Period dramas used to be staged in this studio, which now plays host to music and quiz programmes that require large sets and an audience.

By now, it’s time for a Tamil bulletin on the regional channel Podhigai, and I proceed to the studio used for live programmes. As newreader Kanaathal readies herself to face two cameras, I watch from above, sitting in a chamber with a panel of experts. Today, Rinku is in charge of vision mixing. Her job involves dovetailing images based on a cue sheet and instructions from Chitra Paavai, who handles news programmes. Veena Rajkumar is overseer for the day. In addition to this main team, there is someone who monitors and adjusts the sound.

In front of us, display screens wired to a teleprompter and two cameras are alive. Another screen shows the final output. As Paavai calls out her commands, Rinku switches to images that go with the story and back to the camera image of Kanaathal. As the programme unfolds, Rinku also inserts commercials into pre-planned time slots.

Watching an interviewer in action, I understand the difficulties of the job. Three cameras are now in action and someone from the panel is constantly feeding her with commands through a wire. To follow the thread of the conversation with the guest and, at the same time, pay attention to the instructions (on where to look and what to do) can be hard to balance for those new to the job. People without enough experience tend to look up at the panel from where the instructions come.

When I shift focus off-screen and try to figure out what goes on behind the scenes, I notice a pattern similar to All India Radio. Programmes that went on air the previous day are reviewed with performance reports filed by duty officers. Programme executives and their assistants create scripts and structure programmes with background material obtained from video archives and the reading library. Audio, compact and digital videos made from tapes of significant programmes are available for sale. As programme executives come up with new ideas, more books are added to the library which already boasts 15,000 books.

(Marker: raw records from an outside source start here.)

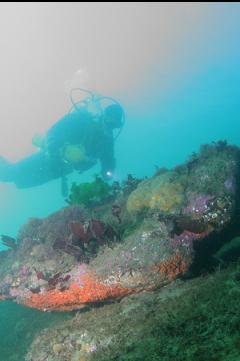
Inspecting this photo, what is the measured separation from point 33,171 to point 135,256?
39.5 ft

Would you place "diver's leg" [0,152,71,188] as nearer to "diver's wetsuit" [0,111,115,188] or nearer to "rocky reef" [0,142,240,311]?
"diver's wetsuit" [0,111,115,188]

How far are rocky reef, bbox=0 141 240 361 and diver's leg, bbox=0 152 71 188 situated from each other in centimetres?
726

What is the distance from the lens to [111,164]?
14664 millimetres

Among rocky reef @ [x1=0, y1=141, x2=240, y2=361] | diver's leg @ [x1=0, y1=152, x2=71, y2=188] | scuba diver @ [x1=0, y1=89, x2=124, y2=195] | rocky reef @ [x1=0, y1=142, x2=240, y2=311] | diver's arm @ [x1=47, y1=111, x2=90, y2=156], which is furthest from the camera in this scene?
diver's leg @ [x1=0, y1=152, x2=71, y2=188]

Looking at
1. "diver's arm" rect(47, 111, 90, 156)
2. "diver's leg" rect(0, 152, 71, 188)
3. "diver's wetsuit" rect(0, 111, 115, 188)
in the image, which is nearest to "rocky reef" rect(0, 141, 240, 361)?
"diver's wetsuit" rect(0, 111, 115, 188)

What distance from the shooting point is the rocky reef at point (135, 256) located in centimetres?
503

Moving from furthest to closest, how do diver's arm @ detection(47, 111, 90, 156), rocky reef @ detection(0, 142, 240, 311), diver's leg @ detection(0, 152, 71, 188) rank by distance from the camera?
1. diver's leg @ detection(0, 152, 71, 188)
2. diver's arm @ detection(47, 111, 90, 156)
3. rocky reef @ detection(0, 142, 240, 311)

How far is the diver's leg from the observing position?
49.6 ft

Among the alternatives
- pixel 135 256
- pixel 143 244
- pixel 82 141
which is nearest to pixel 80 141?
pixel 82 141

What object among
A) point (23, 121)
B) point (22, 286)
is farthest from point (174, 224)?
point (23, 121)

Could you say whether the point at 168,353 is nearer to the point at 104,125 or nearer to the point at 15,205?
the point at 104,125

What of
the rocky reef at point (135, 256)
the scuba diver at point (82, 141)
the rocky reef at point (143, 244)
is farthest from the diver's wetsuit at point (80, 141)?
the rocky reef at point (143, 244)

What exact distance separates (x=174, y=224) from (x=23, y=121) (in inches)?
1988

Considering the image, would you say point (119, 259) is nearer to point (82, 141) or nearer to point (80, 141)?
point (82, 141)
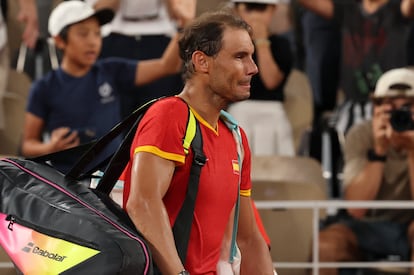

Under E. Mariappan, Director of News, there is an editorial team, which, as part of its routine work, produces eight news bulletins during the day for Pothigai. In addition, the team contributes a capsule in English to DD News for a programme called Metro Scan. The DD editorial team can make use of news gathered by AIR reporters. Apart from lensmen who are part of the team, stringers from other parts of the State provide images of important events. The DD news team is also expected to look beyond the routine when events of national importance break.

One of the best in the television industry, the DD make-up room, however, has seen busier days. During the 1980s when DD served up a surfeit of plays, the team found work more challenging. Gayathri Swaminathan, the senior most DD make-up artiste in the country, and her team express a wistful longing for those days but make the most of the present. Even recalcitrant guests are persuaded to have a light make-up. They ensure that hosts are treated to an elaborate corrective coat. “After all, they are the face of DD.” Even as she dabs at presenter Anuradha’s face, she talks about the strict rules on dress and jewellery. Ostentatious jewellery is not allowed.

After an eventful day, I come out realising that DD has the resources to take on the best but keeps away from the fray because it places values above viewership figures.